(INFORMATION PROVIDED begins)
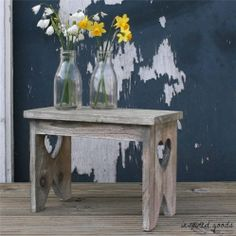 Shabby Chic Rustic Wooden Decorative Heart Stool Vintage Garden Plant Pot Stand
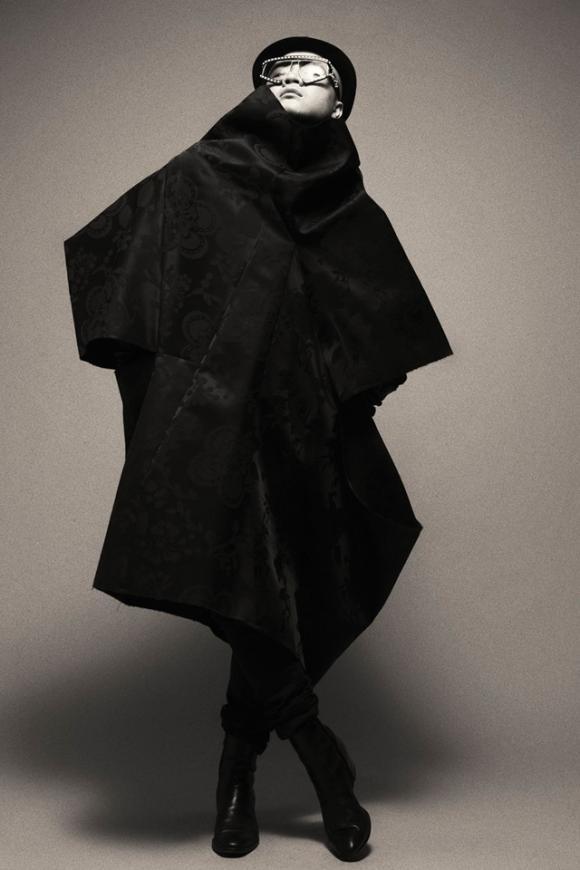 NTK Đỗ Mạnh Cường mix đồ lạ mắt trong bộ ảnh đen trắng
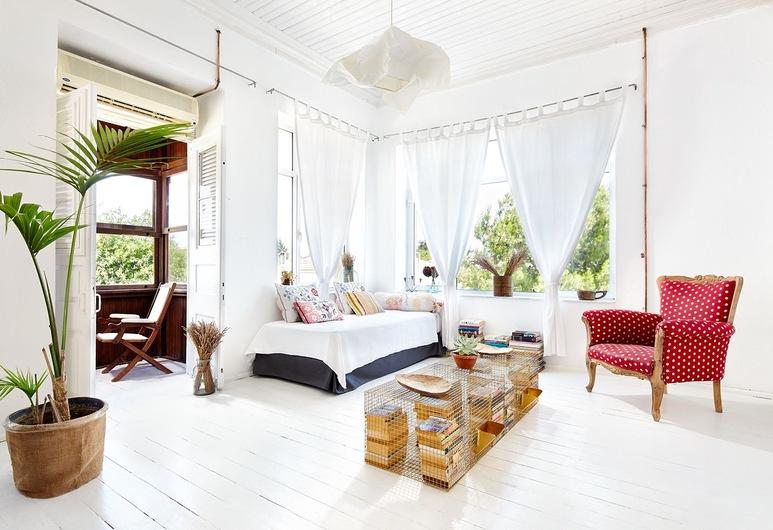 Sudan Palas - Guest House, Çeşme, Sudan Home, Oturma Odası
(INFORMATION PROVIDED ends)
◆ WHAT THE EXERCISE ASKS ◆
Since the pictures are not wanted, repeat only the rest of the material, exactly as given.

◆ ANSWER SECTION ◆
 Shabby Chic Rustic Wooden Decorative Heart Stool Vintage Garden Plant Pot Stand
 NTK Đỗ Mạnh Cường mix đồ lạ mắt trong bộ ảnh đen trắng
 Sudan Palas - Guest House, Çeşme, Sudan Home, Oturma Odası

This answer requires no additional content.